JAKARTA-MARITIM: Sekretaris Jenderal Kementerian Ketenagakerjaan  Anwar Sanusi melantik 35 Pejabat Fungsional di ruang Tridharma, Kemnaker, Jakarta, Senin (10/1/2022).

Terdiri dari 4 Analis Kepegawaian, 3 Arsiparis, 4 Instruktur, 3 Analis Pengelolaan Keuangan APBN, 8 Analis Kebijakan, 4 Perencana dan 1 Pengawas.

Read More

Dalam sambutannya, Anwar Sanusi mengatakan, Jabatan Fungsional bukanlah jabatan kelas dua. Ke-35 PNS yang dilantik memiliki peran sama untuk memberikan keberhasilan atau menentukan kinerja Kemnaker. Jabatan-jabatan fungsional yang dilantik, mulai dari analis kebijakan, analis kepagawaian, instruktur, arsiparis dan lainnya, semua merupakan jabatan fungsional yang penting bagi sebuah organisasi.

“Tak mungkin semua menjadi strukturalis, atau semua menjadi staf. Pola lama sudah kita ubah. Oleh karena itu, ada tuntutan yang harus dilakukan agar bisa menjadi pejabat fungsional ahli yang lebih baik, harus selalu mengembangkan kompetensinya,” tegasnya.

Paradigma yang dilakukan Kemnaker saat ini adalah perubahan organisasi yang mengedepankan fungsional dibandingkan struktural sebagai respon atas perubahan lingkungan strategis yang membutuhkan gerak langkah cepat atau agility (kelincahan).

“Kelincahan dapat terjadi manakala pola kerja kita ubah, dari pola pekerjaan yang sifatnya instruktif struktural menjadi koordinatif horizontal,” ujar Anwar Sanusi.
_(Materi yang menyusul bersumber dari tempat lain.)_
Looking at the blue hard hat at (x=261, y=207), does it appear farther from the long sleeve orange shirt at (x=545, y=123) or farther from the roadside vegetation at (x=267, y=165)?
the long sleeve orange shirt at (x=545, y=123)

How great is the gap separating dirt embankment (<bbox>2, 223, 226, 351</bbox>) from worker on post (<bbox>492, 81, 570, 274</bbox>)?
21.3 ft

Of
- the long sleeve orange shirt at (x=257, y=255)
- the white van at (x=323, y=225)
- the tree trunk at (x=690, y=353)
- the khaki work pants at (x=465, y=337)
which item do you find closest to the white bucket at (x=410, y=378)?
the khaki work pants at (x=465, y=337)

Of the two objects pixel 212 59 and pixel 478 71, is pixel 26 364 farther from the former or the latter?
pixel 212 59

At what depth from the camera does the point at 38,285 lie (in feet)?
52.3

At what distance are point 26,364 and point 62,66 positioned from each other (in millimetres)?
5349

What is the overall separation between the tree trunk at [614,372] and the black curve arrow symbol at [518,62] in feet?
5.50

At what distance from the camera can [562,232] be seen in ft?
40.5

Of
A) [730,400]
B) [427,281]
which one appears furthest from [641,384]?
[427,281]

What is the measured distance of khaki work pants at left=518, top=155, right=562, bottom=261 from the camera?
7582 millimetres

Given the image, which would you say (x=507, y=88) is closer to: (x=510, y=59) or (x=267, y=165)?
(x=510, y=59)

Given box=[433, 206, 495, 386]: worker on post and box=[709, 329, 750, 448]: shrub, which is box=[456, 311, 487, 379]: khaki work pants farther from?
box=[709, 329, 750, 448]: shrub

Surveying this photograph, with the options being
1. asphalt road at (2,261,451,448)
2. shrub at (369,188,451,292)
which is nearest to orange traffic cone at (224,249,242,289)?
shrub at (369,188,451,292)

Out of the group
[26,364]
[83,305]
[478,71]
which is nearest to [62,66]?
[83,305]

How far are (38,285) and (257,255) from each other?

Pengambilan sumpah dan pelantikan kepada para Pejabat Fungsional, lanjutnya, memiliki nilai sangat penting, terutama nilai bagi eksistensi pembinaan karir pegawai di lingkungan Kemnaker atau PNS di manapun berkarir.  Saat ini, dalam sistem ASN, ada Jabatan Pimpinan Tinggi (JPT) yang dikenal JPT Utama, Madya dan Pratama. Selanjutnya ada jabatan Administratur, Pengawas dan Jabatan Fungsional, baik Fungsional Ahli maupun Fungsional Keterampilan.

“Semuanya memiliki peran penting, Organisasi ibaratnya orkestrasi yang mana setiap personil memiliki peran masing-masing. Tak mungkin semua jadi pimpinan, karena kalau tidak ada bawahan juga akan repot,” pungkas Anwar Sanusi. (Purwanto).